Calling the military prison a "medical ethics-free zone," the authors of the article say they believe military doctors should "refuse to participate in any act that unambiguously violates medical ethics."

"Physicians at Guantanamo cannot permit the military to use them and their medical skills for military purposes and still comply with their ethical obligations. Force-feeding a competent person is not the practice of medicine; it is aggravated assault. Using a physician to assault prisoners no more changes the nature of the act than using physicians to 'monitor' torture makes torture a medical procedure. Military physicians are no more entitled to betray medical ethics than military lawyers are to betray the Constitution or military chaplains are to betray their religion," they write.

The prisoners' hunger strike has been going on at the military detention facility in Cuba for almost five months.  According to The Washington Post, more than 100 detainees are refusing food to protest their indefinite detention and the conditions of their confinement. Of these, the Post reports, 41 are subjected daily to force-feedings, a procedure that entails strapping a detainee to a chair, inserting a tube in his nose and flooding his stomach with liquid protein.

In April, President Barack Obama said he did not want any hunger-striker to die. In May, he promised to begin releasing the 86 men his interagency task force cleared to leave the prison in 2010. Weeks have passed, and no detainee has exited Guantanamo.

In fact, the situation there deteriorates. Shaker Aamer, a British resident twice cleared for release from Guantanamo, recently told the head of the British legal charity Reprieve that prison authorities are using increasingly brutal tactics in an attempt to break the strike, making the cells "freezing cold" and employing metal-tipped tubes that cause prisoners to vomit during the twice-daily force-feedings.

In the interview, excerpts of which were published in the The Guardian, Aamer also said nurses are discarding their name tags before entering the camp so prisoners cannot identify and file complaints against them.

The article in The New England Journal of Medicine denounced the co-opting of medical professionals for political purposes.
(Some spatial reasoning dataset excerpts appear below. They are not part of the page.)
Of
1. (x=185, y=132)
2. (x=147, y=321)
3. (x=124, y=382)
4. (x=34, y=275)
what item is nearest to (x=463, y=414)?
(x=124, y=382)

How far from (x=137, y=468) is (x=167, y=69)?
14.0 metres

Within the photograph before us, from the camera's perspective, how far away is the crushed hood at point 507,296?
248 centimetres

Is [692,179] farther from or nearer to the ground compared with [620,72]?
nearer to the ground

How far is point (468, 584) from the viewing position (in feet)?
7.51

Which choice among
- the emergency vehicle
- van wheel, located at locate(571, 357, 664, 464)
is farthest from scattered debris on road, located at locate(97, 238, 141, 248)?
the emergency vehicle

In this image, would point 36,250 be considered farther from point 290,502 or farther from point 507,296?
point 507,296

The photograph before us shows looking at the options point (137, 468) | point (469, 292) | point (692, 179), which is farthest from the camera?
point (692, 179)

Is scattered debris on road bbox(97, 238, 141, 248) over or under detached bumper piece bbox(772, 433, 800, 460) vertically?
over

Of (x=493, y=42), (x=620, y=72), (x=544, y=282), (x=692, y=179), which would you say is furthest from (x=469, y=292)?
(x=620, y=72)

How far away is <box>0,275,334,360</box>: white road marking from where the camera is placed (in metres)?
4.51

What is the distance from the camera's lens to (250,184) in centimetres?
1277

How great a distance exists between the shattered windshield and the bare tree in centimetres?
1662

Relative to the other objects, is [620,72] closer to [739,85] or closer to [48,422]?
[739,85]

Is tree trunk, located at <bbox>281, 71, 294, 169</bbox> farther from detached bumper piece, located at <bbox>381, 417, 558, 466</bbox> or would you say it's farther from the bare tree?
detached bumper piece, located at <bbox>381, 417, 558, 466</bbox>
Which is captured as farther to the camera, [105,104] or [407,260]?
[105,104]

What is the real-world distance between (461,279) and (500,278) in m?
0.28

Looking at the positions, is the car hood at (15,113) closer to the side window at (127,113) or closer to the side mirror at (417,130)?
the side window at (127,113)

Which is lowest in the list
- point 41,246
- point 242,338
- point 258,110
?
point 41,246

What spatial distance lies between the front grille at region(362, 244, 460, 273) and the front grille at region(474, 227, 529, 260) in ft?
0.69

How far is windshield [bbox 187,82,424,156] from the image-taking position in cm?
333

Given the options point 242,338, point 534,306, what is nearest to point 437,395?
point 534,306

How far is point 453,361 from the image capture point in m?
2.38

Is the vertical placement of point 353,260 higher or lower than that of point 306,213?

"It's hardly revolutionary to state that physicians should act only in the best interests of their patients," the authors wrote.

They pointed out that "hunger striking is a peaceful political activity to protest terms of detention or prison conditions" and is not a medical condition that warrants force-feeding to prevent self-harm or save lives, as Guantanamo officials claim.

"Unlike individual medical and psychiatric assessments made in the context of doctor patient-relationship, the decision to force-feed prisoners is made by the base commander," they wrote. "It is a penological decision about how best to run the prison. Physicians who participate in this nonmedical process become weapons for maintaining prison order."

When informed of brutality, a common response for many of us is to abrogate responsibility. The violence is too remote, too complex to tackle. We forget that even the most egregious and seemingly impenetrable system of cruelty is the work of human hands. Let's hope some of the medical hands sustaining operations at Guantanamo read this article and heed its call not to cooperate.